Acting City Corporation Counsel Thomas DeBoy aggressively pushed back on the complaints saying criticism of Granicus is being led by a business association of STR operators who want “no enforcement” of the regulations. But DeBoy also admitted that the city’s Code Enforcement Department has frequently failed to act on information provided by Granicus.
In comments made to the council members, Cherish Beals, a leader of the STR association, repeated a charge that Granicus’ website “was down for 8 to 12 months” during its prior contract period, “so they weren’t even operating and we paid for a year while their site was not operating.” Beals said the company has frequently misidentified properties as STRs and questioned the $36,907 cost of the contract.
Granicus’ previous three-year agreement with the city required the company to provide enforcement services including, among other things, providing the city with “address identification, compliance rental activity monitoring, tax collections and a 24/7 web and phone hotline.”
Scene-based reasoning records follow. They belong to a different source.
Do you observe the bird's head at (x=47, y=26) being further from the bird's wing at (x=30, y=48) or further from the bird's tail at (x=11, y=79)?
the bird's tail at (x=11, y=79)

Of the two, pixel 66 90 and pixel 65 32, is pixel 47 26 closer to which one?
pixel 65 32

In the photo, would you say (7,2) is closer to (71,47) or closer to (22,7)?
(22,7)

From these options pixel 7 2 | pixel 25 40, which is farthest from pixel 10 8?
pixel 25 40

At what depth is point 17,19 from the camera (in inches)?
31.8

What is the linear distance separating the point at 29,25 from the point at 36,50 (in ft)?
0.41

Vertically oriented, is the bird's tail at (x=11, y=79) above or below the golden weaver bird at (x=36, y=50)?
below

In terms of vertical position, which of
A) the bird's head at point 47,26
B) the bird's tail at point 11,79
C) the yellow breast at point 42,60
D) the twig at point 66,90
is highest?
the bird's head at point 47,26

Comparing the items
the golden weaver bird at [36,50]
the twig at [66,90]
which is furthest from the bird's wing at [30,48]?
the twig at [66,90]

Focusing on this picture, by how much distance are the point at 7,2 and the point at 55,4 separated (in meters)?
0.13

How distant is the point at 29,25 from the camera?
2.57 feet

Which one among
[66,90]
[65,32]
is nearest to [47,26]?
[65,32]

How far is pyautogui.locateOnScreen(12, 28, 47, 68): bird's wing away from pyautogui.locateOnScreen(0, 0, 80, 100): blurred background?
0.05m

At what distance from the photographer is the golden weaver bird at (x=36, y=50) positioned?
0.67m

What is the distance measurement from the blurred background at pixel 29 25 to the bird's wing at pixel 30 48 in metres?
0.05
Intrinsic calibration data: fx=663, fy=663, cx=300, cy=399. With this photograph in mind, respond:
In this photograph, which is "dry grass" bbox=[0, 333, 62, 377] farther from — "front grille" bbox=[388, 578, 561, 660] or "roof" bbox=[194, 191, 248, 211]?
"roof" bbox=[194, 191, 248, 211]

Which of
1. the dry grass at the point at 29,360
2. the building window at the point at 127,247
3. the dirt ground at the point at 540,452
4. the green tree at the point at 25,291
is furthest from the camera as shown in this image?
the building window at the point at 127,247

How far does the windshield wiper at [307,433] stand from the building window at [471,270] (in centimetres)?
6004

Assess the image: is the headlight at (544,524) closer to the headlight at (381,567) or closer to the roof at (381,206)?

DeBoy took issue with the claim the company’s website was inoperable for close to a year.
“I have never had any complaints about the site being down,” he said.
When Council Member Donta Myles (D) charged that Granicus had failed to shut down “any illegal STRs”, DeBoy said an almost 100% turnover in Code Enforcement staff had led to a breakdown in the department acting on the information provided by the consultant.
“We are paying for them to give us data that we can’t do anything about,” Myles replied.
Before the Granicus contract was extended, Council Member Brain Archie (D) said city administrators needed to explain how they would use the information the company provides.
“We should get a plan for what Code Enforcement plans to do,” Archie said.
“We’re here spending tax dollars on this and you’re wondering why (residents) are up here at the podium screaming at us,” Myles said.
The contract extension was approved on a 3-2 vote, with Myles and Archie opposed and Council Chair James Perry (D), and Members Traci Bax (R) and David Zajac (R) in favor.
The 2022 STR zoning code ordinance modified the way short-term, vacation and transient rental properties are regulated in the Falls. The ordinance imposed limits on where short-term rentals could operate, required new permits for current STRs and added a yearly fee for operators along with yearly inspections. It also required STR operators to collect the same taxes that currently apply to hotels, motels and bed and breakfast inns.
Under the terms of the law, the yearly fee was designated to be used to hire a specialized “STR compliance service provider or vendor” to manage the new regulations and tax collection requirements.